Rory O’Neill, also known as Panti Bliss, is becoming a ubiquitous figure not just in Ireland but now more specifically in Trinity. Less than two weeks after receiving his honorary doctorate from the university, he returned to receive his honorary patronage of DU Players.
Despite the surprising lack of publicity surrounding the event, which is a key feature of Players’ first Queer Theatre Week, O’Neill was interviewed in front of a full house in the Players theatre. He was immediately relaxed and self-effacing but perhaps expectedly, his charisma permeated through the room instantly.

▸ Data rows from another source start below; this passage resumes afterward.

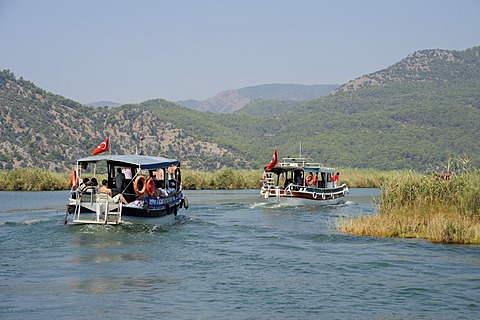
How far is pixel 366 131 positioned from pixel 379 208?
385 ft

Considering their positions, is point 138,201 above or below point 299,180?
below

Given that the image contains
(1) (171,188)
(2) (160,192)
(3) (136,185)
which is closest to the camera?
(3) (136,185)

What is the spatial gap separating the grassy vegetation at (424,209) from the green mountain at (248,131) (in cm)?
7031

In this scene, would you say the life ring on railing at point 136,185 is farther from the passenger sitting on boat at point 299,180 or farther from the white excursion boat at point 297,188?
the passenger sitting on boat at point 299,180

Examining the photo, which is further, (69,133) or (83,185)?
(69,133)

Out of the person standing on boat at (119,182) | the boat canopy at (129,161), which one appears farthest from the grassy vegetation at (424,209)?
the person standing on boat at (119,182)

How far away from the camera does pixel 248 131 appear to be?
172 m

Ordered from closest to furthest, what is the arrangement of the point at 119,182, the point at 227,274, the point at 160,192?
the point at 227,274
the point at 119,182
the point at 160,192

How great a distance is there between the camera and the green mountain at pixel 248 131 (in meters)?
103

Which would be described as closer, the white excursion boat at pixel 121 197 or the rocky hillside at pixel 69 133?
the white excursion boat at pixel 121 197

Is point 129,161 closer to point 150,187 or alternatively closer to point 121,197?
point 150,187

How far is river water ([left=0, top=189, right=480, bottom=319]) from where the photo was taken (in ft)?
49.5

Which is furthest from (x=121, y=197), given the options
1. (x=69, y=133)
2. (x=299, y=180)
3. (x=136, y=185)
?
(x=69, y=133)

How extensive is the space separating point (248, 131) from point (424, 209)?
147m
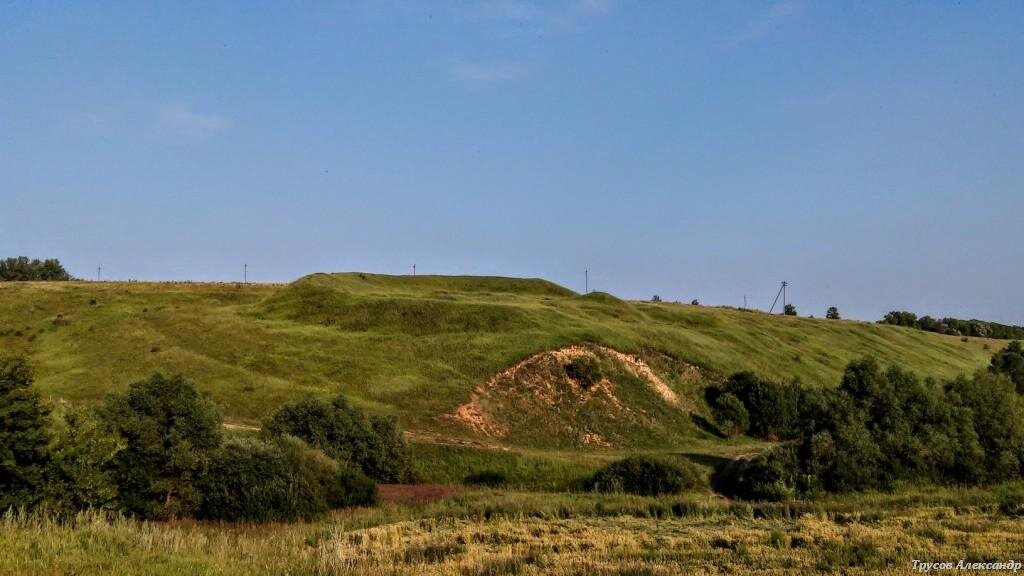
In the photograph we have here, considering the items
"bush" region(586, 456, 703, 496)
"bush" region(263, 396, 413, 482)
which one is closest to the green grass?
"bush" region(586, 456, 703, 496)

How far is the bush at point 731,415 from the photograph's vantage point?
55.1 metres

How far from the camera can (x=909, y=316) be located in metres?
146

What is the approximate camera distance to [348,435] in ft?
122

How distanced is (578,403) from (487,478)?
14681 millimetres

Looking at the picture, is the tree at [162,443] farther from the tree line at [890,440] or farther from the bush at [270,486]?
the tree line at [890,440]

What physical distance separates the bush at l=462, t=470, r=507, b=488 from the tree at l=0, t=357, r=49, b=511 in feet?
66.5

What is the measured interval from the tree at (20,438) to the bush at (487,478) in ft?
66.5

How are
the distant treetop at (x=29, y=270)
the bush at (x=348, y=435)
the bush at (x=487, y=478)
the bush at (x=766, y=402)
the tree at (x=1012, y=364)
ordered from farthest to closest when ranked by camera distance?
the distant treetop at (x=29, y=270) → the tree at (x=1012, y=364) → the bush at (x=766, y=402) → the bush at (x=487, y=478) → the bush at (x=348, y=435)

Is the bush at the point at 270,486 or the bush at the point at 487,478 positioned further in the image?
the bush at the point at 487,478

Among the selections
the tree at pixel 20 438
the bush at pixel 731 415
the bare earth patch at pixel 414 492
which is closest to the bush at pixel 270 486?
the bare earth patch at pixel 414 492

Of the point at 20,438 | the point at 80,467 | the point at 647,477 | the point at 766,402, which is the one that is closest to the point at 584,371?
the point at 766,402

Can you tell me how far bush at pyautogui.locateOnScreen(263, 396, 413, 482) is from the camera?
1432 inches

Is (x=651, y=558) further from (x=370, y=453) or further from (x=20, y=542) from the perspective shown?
(x=370, y=453)

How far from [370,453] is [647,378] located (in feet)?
87.0
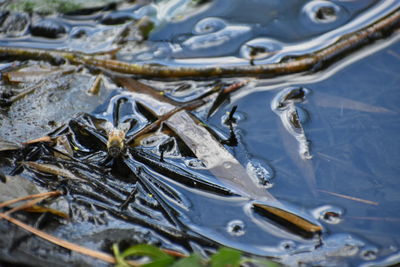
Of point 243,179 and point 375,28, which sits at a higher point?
point 375,28

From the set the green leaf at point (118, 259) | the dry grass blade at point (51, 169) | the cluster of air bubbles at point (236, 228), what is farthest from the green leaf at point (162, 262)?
the dry grass blade at point (51, 169)

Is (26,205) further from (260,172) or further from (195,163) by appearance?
(260,172)

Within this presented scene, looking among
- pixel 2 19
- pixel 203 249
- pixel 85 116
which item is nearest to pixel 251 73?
pixel 85 116

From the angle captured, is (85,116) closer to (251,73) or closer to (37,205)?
(37,205)

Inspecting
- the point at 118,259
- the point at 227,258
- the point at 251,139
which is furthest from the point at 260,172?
the point at 118,259

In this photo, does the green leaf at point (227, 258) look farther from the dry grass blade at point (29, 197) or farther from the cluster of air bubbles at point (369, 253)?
the dry grass blade at point (29, 197)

The first item on the agenda so to speak was his “face painting” routine. He described the process as a well-worn two-hour routine, but one that still remains very meditative and creative, the extent of which is often underestimated by those unfamiliar with the process. O’Neill talked of Panti as an extension of himself rather than merely a character he plays. He stressed the different strands of drag performance ranging from his own style to RuPaul’s Drag Race to Mrs Brown’s Boys. “If I didn’t have Panti I’d probably be a real flaming homosexual”, he joked, saying that she allowed him to express the perhaps more flamboyant but vital part of his personality.
O’Neill of course entered the public sphere in a massive way in the lead up to the referendum last summer. He spoke of his performances as a “very visceral way to put forward ideas,” talking of performance as a less intellectual and more emotional way to reach people. O’Neill himself is clearly a highly intelligent man, speaking eloquently and humorously on a variety of issues pertaining to Irish society post-marriage equality. While thrilled the referendum passed, he spoke openly about his worries that it has the potential to bring new restrictions and conservative expectations to members of the LGBT community. O’Neill referenced drag culture as an example of something that began for him as a kind of “punk” culture that has become increasingly normalised.

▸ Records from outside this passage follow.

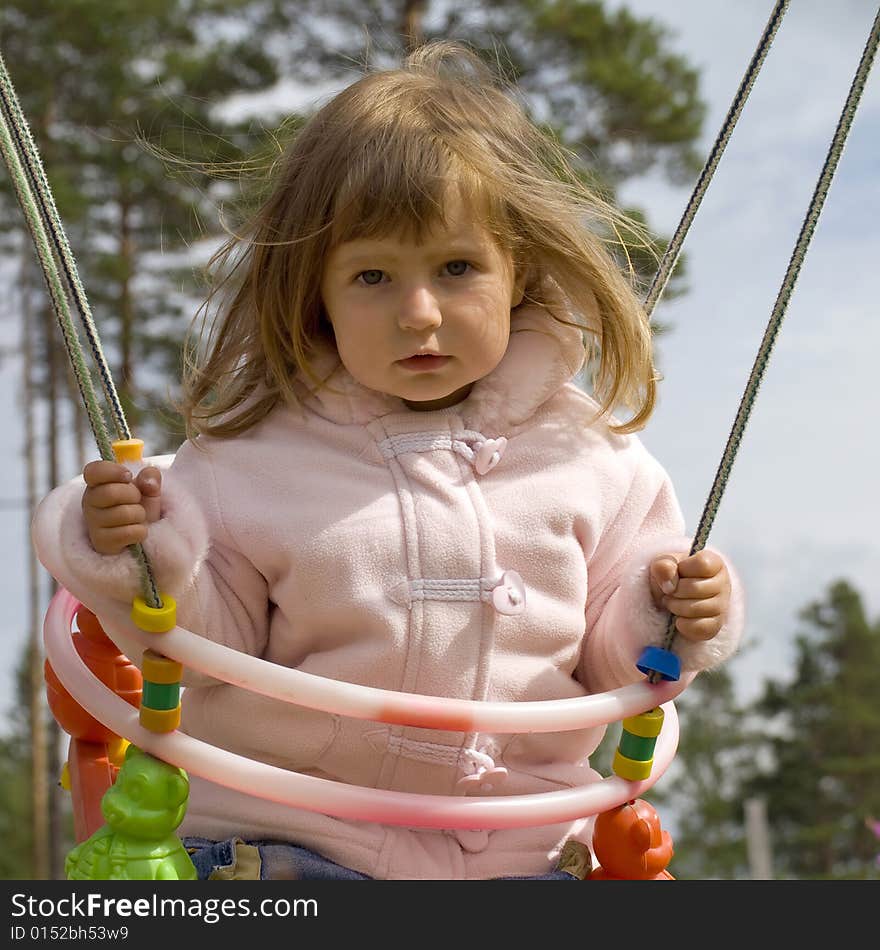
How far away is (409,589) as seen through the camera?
7.80ft

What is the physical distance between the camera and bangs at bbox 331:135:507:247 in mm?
2371

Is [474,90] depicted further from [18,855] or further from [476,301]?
[18,855]

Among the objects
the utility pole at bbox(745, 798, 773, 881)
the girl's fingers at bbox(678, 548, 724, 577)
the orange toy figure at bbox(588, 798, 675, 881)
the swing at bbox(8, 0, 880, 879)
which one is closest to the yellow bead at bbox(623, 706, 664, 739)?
the swing at bbox(8, 0, 880, 879)

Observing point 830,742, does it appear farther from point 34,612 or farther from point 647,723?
point 647,723

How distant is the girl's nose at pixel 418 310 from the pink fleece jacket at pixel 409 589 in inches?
10.1

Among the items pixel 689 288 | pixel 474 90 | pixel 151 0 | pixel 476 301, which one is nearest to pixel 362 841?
pixel 476 301

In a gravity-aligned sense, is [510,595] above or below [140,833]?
above

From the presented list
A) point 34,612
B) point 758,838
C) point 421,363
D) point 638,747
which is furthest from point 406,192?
point 758,838

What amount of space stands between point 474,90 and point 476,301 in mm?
532

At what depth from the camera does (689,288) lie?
11.3 m

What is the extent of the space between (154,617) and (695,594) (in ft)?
2.89

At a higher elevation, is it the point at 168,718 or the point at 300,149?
the point at 300,149

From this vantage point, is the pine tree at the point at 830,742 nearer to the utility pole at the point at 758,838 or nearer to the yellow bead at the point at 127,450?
the utility pole at the point at 758,838

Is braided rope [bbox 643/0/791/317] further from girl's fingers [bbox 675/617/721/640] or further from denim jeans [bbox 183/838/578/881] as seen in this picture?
denim jeans [bbox 183/838/578/881]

The conversation turned to the concept of “labels” as it were. O’Neill tactfully acknowledged how useful labels are as terms of explanation especially in an academic setting or as part of a large conversation. That said, he stressed the confusion that comes with the sheer amount of labels available to us. A group of people under one label will undoubtedly all be unique individuals in their own right. As such he feels it’s important to recognise labels within the LGBT community but not to become too “hung up” on them.

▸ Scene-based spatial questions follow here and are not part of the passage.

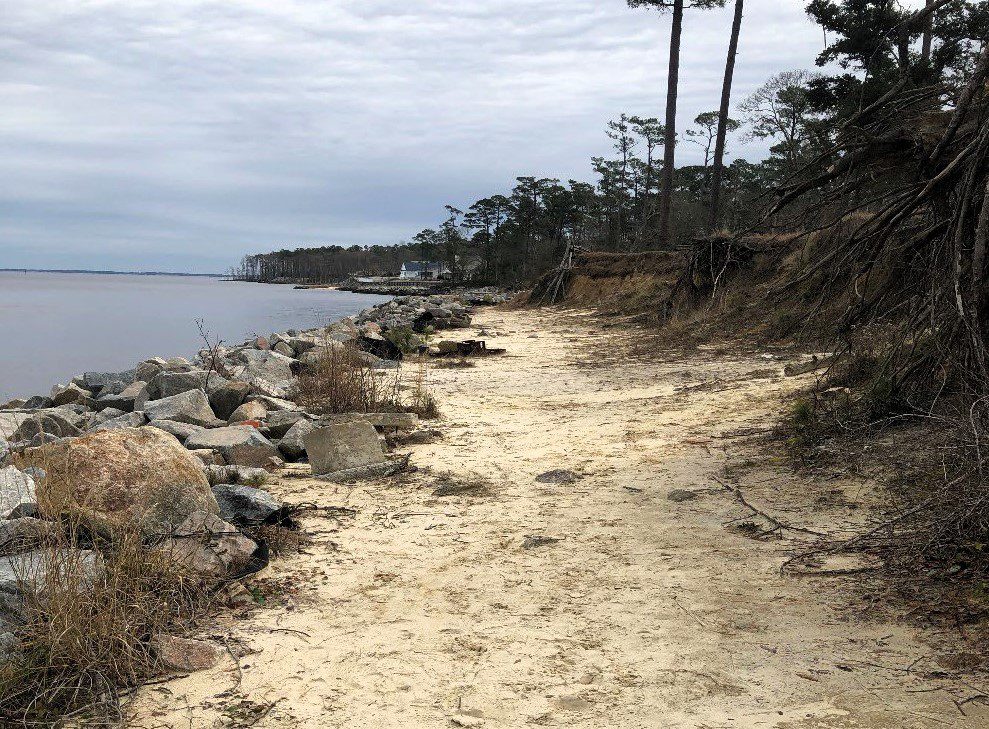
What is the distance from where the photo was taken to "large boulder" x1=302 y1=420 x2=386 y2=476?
5.81 metres

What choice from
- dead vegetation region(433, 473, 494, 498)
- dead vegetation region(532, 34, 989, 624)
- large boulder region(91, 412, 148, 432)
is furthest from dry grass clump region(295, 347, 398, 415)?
dead vegetation region(532, 34, 989, 624)

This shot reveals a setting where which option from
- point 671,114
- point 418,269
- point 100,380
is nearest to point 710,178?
point 671,114

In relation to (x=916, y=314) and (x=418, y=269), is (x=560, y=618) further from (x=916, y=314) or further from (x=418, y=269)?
(x=418, y=269)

O’Neill of course received an abundance of laughs but tears welled up in the eyes of the audience during the question-and-answer session at the end. A student became emotional while thanking O’Neill for his work in the marriage equality referendum in particular. O’Neill, humble as ever, thanked the student for their sentiment but insisted there were thousands more who did just as much if not more work than him. O’Neill spoke with a captivating ease at a relaxed but none the less important event that once again marks the massive cultural contribution he has made to modern Irish society.